* _EXTRACT_
"""
MLJ Cheatsheet

MLJ Cheatsheet

Tasks

task = supervised(data=…, types=…, target=…, ignore=…, is_probabilistic=false, verbosity=1)

task = unsupervised(data=…, types=…, ignore=…, verbosity=1)

task.X for inputs (a vector or table)

task.y for target (a vector)

shuffle(task)

task[1:10]

nrows(task)

models(task) is all models adapted to the task

Data and scitypes

Finite{N} has subtypes Multiclass{N} and OrderedFactor{N}.

Infinite has subtypes Continuous and Count

scitype(x) is the scientific type of x

Use schema(X) to get the column scitypes of a table X

coerce(Multiclass, y) attempts coercion of all elements of y into scientific type Multiclass

coerce(Dict(:x1 => Continuous, :x2 => OrderedFactor), X) to coerce columns :x1 and :x2 of X.

Machine construction

Supervised case:

model = KNNRegressor(K=1) and mach = machine(model, X, y) or mach = machine(model, task)

Unsupervised case:

model = OneHotEncoder() and mach = machine(model, X) or mach = machine(model, task)

Inspect all model hyperparameters, even nested ones:

params(model)

Fitting

fit!(mach, rows=:, verbosity=1, force=false)

Inspecting results of fitting

fitted_params(mach) for learned parameters

report(mach) for other results (e.g. feature rankings)

Prediction

Supervised case: predict(mach, Xnew) or predict(mach, rows=:) or predict(mach, task)

Similarly, for probabilistic models: predict_mode, predict_mean and predict_median.

Unsupervised case: transform(mach, rows=:) or inverse_transform(mach, rows), etc.

Resampling strategies

Holdout(fraction_train=…, shuffle=false) for simple holdout

CV(nfolds=6, parallel=true, shuffle=false) for cross-validation

or a list of pairs of row indices:

[(train1, eval1), (train2, eval2), ... (traink, evalk)]

Performance estimation

evaluate(model, X, y, resampling=CV(), measure=..., operation=predict, weights=..., verbosity=1) evaluate!(mach, resampling=Holdout(), measure=..., operation=predict, weights=..., verbosity=1)
"""
* _RAW DATA_
"""
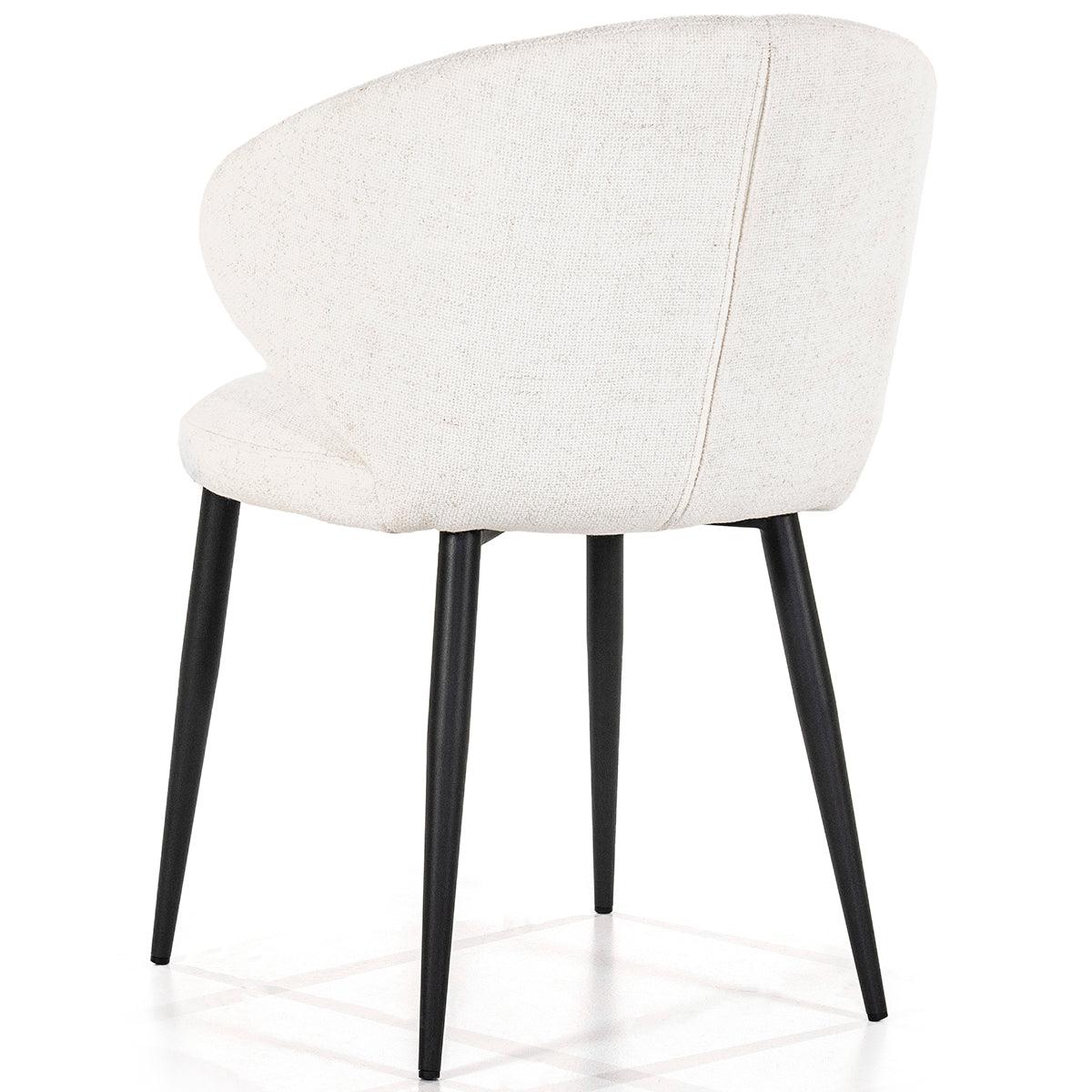 Fleur Savoir Chair - WOO .Design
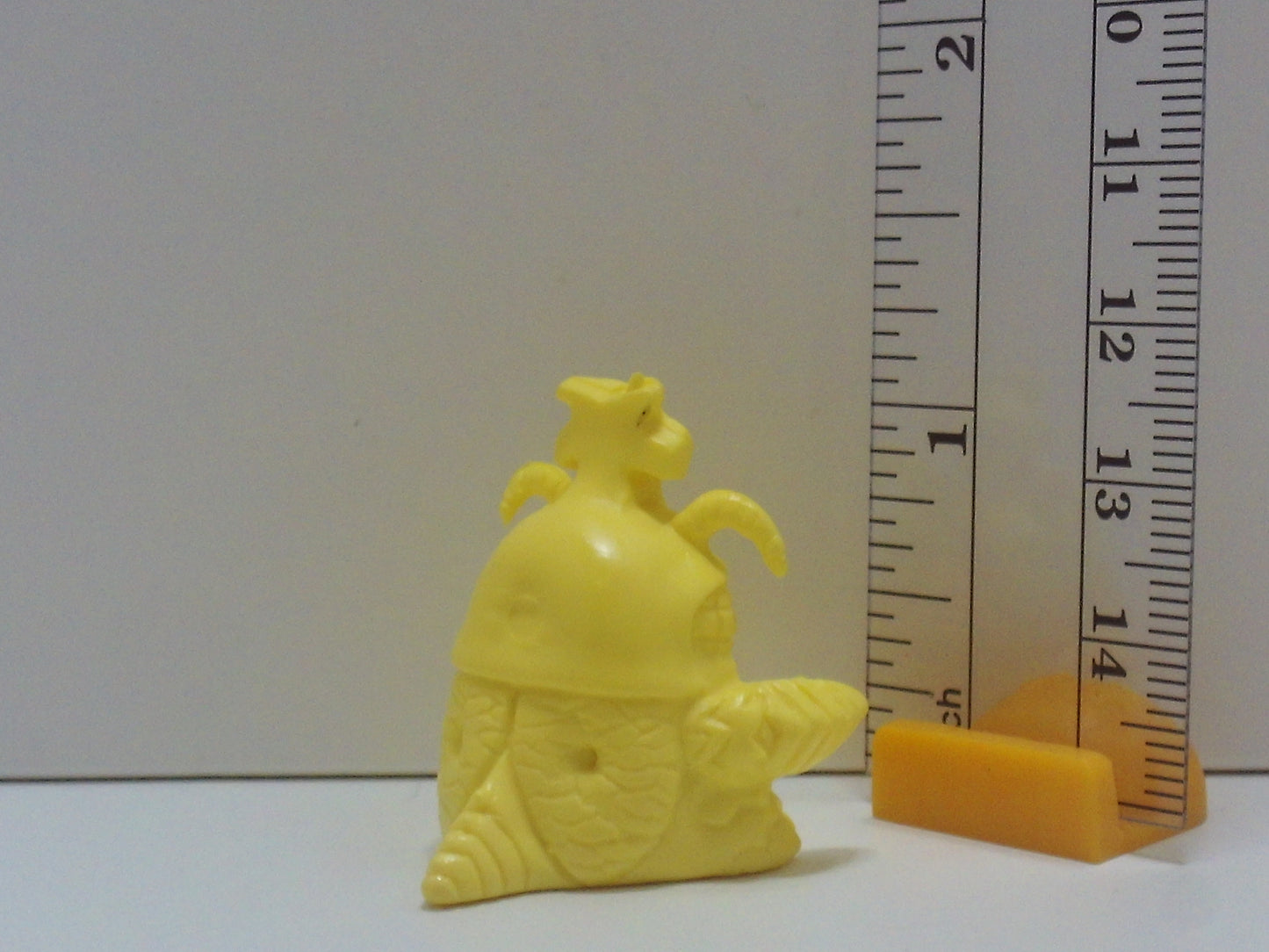 Godzilla SD Keshi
"""
* _WORK ORDER 1_
Reproduce the MLJ cheatsheet word for word, starting at "Supervised case: predict(mach, Xnew)" and ending at "inverse_transform(mach, rows), etc.".
* _WORK ORDER 2_
According to the MLJ cheatsheet, what are the two subtypes of Infinite?
* _WORK ORDER 3_
How would you summarize the MLJ cheatsheet in two sentences?
Work from the MLJ cheatsheet alone and leave the listing aside.

* _YOUR RESPONSE 1_
Supervised case: predict(mach, Xnew) or predict(mach, rows=:) or predict(mach, task)

Similarly, for probabilistic models: predict_mode, predict_mean and predict_median.

Unsupervised case: transform(mach, rows=:) or inverse_transform(mach, rows), etc.

* _YOUR RESPONSE 2_
Continuous and Count.

* _YOUR RESPONSE 3_
The MLJ cheatsheet lists commands for defining supervised and unsupervised tasks, working with scientific types, and building machines from a model together with data or a task. It also covers fitting, inspecting fitted results, prediction, resampling strategies such as holdout and cross-validation, and performance estimation with evaluate.